* begin Raw data *

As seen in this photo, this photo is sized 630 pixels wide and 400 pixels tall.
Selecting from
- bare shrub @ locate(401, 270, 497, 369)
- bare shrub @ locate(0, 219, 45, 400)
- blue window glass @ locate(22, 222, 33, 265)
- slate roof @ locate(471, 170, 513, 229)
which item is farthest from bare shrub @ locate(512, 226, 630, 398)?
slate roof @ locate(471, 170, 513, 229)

* end Raw data *
* begin Raw data *

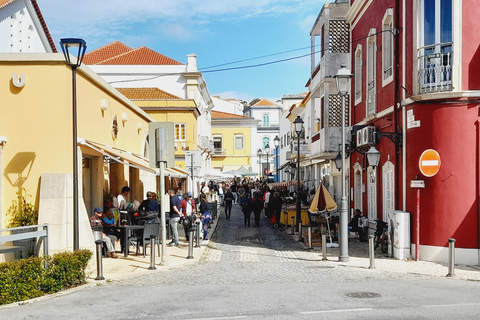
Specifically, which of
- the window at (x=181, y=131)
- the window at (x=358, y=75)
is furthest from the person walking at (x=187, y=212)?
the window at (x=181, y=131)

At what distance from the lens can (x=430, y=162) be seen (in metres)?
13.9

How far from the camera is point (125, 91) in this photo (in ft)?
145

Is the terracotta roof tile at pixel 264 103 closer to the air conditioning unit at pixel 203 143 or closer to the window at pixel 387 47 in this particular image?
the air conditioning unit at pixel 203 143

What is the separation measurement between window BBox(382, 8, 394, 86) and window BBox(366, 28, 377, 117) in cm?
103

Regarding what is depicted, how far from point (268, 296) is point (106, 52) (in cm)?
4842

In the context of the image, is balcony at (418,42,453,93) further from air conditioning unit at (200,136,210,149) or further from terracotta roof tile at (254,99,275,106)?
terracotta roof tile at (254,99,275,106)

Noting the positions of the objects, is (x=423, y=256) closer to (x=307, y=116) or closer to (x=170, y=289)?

* end Raw data *

Count the lines of the material above that contain the string "closer", matching case exactly. Reply with the number alone.

- _Output for this task_
2